Gaming law is the set of rules and regulations that apply to the gaming or gambling industry. Gaming law is not a branch of law in the traditional sense but rather is a collection of several areas of law that include criminal law, regulatory law, constitutional law, administrative law, company law, contract law, and in some jurisdictions, competition law. At common law, gambling requires consideration, chance and prize, legal terms that must be analyzed by gaming lawyers within the context of any gaming operation.

Gaming law is enormously complex. In the United States, it involves federal and state law considerations. In Canada, it involves federal and provincial law considerations, in a variety of legal disciplines.

United States

In the United States, illegal gambling is a federal crime if it is done as a business. However, each of its states has its own laws regarding the regulation or prohibition of gambling. States that permit such gaming usually have a gaming control board established to oversee the regulation of the industry, such as licensing of those employed in the gaming industry. States that permit casinos and similar forms of gaming often have strict zoning regulations to keep such establishments away from schools and residential areas.

[Data rows]
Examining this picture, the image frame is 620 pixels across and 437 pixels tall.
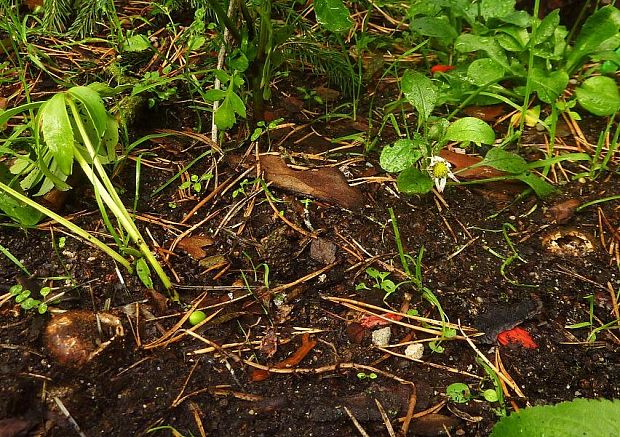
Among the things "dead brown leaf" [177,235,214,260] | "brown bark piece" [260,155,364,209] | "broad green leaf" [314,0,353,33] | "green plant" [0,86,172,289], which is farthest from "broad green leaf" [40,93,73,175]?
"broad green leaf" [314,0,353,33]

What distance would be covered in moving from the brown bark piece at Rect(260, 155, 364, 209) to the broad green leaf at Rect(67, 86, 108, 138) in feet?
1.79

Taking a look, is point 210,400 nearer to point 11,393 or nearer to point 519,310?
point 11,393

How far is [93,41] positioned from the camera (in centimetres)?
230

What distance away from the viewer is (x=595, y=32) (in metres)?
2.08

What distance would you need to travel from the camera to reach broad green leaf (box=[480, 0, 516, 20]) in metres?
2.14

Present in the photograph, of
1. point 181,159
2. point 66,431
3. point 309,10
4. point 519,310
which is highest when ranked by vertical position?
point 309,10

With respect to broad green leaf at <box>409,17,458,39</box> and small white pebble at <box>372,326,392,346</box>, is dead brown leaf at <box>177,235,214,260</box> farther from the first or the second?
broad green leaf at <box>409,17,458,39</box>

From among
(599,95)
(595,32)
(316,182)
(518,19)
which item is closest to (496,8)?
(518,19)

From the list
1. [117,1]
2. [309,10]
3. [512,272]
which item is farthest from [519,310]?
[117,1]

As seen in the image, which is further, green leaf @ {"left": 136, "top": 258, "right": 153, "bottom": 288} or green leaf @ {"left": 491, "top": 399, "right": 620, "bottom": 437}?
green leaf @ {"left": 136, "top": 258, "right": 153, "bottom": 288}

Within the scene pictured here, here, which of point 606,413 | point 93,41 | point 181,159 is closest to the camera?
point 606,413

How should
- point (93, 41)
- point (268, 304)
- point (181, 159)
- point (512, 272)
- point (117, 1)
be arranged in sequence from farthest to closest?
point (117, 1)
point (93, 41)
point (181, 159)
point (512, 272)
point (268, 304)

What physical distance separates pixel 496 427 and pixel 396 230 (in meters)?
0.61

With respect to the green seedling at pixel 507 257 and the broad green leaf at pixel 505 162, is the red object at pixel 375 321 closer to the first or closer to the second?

[Short problem]
Answer these from the passage on gaming law:
1. At common law, what three things does gambling require?
2. In Canada, which two levels of law does gaming law involve?
3. In the United States, when is illegal gambling a federal crime?

[Finished answer]
1. Consideration, chance and prize.
2. Federal and provincial law.
3. When it is done as a business.